YOUR INSTRUCTIONS: Duplicate the passage from the opinion piece on Obama, Specter and Sestak word for word, from "Anthony Ventre" up to and including "to Youngstown, Ohio.".

TEXT SECTION:
>> start
Obama Positions White House for Sestak Win, Sort Of

Anthony Ventre
President Obama's political hedge fund has placed bets in both directions regarding Pennsylvania's primary race today. The race is neck and neck, but Sestak is a point or two up. The political version of "calls" and "puts" has Obama "endorsing" Specter, but not taking time out of his busy schedule for a Pennsylvania visit. The best thing the president could manage yesterday was a Pennsylvania fly-over on Air Force One on his way to Youngstown, Ohio.

No one has yet asked Robert Gibbs if Obama was waving to Pennsylvania from the air or whether he was waving "buh-bye" to the 30 year Senator. Senator Specter was lured on to the Obama Health Care Steamroller by promises of support in today's primary. Specter's vote was much needed by Speaker Pelosi and the White House, because the magic number was 60. Without Specter, the House wouldn't have been able to adopt and redress the Senate version of the health care bill-a process termed "reconciliation."

Arlen Specter is widely regarded as a traitor among Republicans, particularly since his votes for most of the last 30 years have been along GOP party lines. Democrats don't trust him a great deal for that reason, and independents have tired of Obama's Chicago inspired politics. Obama believes that the ends justifies the means, obviously, and the "means" for the health care bill passage was to get a Republican to flip. The President may be having a good chuckle over Specter's gullibility, but few are likely to sympathize with Specter. The chorus, from all sides, seems to be "caveat emptor" and if a Mr. Jones like Arlen Specter didn't see it coming, well, too bad.
>> end
DATA RECORDS:
>> start
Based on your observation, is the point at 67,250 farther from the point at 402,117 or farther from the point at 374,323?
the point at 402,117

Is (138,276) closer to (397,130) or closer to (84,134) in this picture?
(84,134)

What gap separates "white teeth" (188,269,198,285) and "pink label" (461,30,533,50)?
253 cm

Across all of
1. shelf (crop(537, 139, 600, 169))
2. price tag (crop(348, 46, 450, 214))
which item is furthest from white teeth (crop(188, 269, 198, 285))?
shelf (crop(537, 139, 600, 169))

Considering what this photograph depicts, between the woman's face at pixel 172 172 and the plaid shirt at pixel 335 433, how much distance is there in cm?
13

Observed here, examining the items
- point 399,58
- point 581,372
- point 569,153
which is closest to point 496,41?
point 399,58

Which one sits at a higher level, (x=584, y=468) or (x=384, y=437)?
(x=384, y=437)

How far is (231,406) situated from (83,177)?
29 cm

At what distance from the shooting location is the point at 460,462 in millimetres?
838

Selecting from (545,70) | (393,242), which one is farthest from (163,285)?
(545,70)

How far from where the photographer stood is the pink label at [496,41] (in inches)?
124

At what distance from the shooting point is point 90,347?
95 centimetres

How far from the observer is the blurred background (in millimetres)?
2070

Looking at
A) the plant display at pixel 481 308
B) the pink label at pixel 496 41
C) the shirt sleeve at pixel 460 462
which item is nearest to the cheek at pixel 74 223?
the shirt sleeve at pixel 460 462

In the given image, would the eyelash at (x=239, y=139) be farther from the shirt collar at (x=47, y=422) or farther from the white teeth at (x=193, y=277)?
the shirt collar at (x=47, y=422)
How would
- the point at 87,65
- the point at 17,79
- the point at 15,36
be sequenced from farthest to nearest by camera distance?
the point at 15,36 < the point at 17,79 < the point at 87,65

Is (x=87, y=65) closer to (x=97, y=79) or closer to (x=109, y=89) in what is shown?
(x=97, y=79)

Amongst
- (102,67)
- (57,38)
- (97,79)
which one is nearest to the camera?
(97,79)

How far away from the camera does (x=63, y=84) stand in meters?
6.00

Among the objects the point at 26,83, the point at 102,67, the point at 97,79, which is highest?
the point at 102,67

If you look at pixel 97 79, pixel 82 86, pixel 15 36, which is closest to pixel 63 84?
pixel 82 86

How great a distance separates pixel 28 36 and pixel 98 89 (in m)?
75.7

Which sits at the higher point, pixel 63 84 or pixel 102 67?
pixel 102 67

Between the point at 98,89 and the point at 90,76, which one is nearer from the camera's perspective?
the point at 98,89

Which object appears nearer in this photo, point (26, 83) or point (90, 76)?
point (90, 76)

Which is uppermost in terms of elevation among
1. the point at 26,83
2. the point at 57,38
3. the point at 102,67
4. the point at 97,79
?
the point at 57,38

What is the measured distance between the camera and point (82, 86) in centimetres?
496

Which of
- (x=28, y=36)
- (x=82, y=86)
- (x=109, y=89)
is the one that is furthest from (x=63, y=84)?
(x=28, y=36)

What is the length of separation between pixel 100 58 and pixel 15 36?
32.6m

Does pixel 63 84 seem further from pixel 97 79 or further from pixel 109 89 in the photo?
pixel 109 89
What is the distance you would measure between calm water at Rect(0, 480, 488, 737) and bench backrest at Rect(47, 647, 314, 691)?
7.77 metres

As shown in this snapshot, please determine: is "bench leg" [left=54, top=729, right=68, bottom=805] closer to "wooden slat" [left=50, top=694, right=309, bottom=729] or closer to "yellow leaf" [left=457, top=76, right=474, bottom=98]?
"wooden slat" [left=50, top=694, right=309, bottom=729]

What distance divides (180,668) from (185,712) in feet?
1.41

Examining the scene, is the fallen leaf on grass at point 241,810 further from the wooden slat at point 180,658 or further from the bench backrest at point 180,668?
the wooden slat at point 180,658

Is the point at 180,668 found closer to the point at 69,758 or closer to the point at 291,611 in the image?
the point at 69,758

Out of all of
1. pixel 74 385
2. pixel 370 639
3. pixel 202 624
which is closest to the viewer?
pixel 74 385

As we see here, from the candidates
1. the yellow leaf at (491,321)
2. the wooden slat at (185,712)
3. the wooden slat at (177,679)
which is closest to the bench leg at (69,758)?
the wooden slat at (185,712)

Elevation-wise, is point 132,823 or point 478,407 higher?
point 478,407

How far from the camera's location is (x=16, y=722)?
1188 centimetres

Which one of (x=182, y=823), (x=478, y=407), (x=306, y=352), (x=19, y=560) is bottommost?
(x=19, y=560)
>> end
IN RESPONSE:
Anthony Ventre
President Obama's political hedge fund has placed bets in both directions regarding Pennsylvania's primary race today. The race is neck and neck, but Sestak is a point or two up. The political version of "calls" and "puts" has Obama "endorsing" Specter, but not taking time out of his busy schedule for a Pennsylvania visit. The best thing the president could manage yesterday was a Pennsylvania fly-over on Air Force One on his way to Youngstown, Ohio.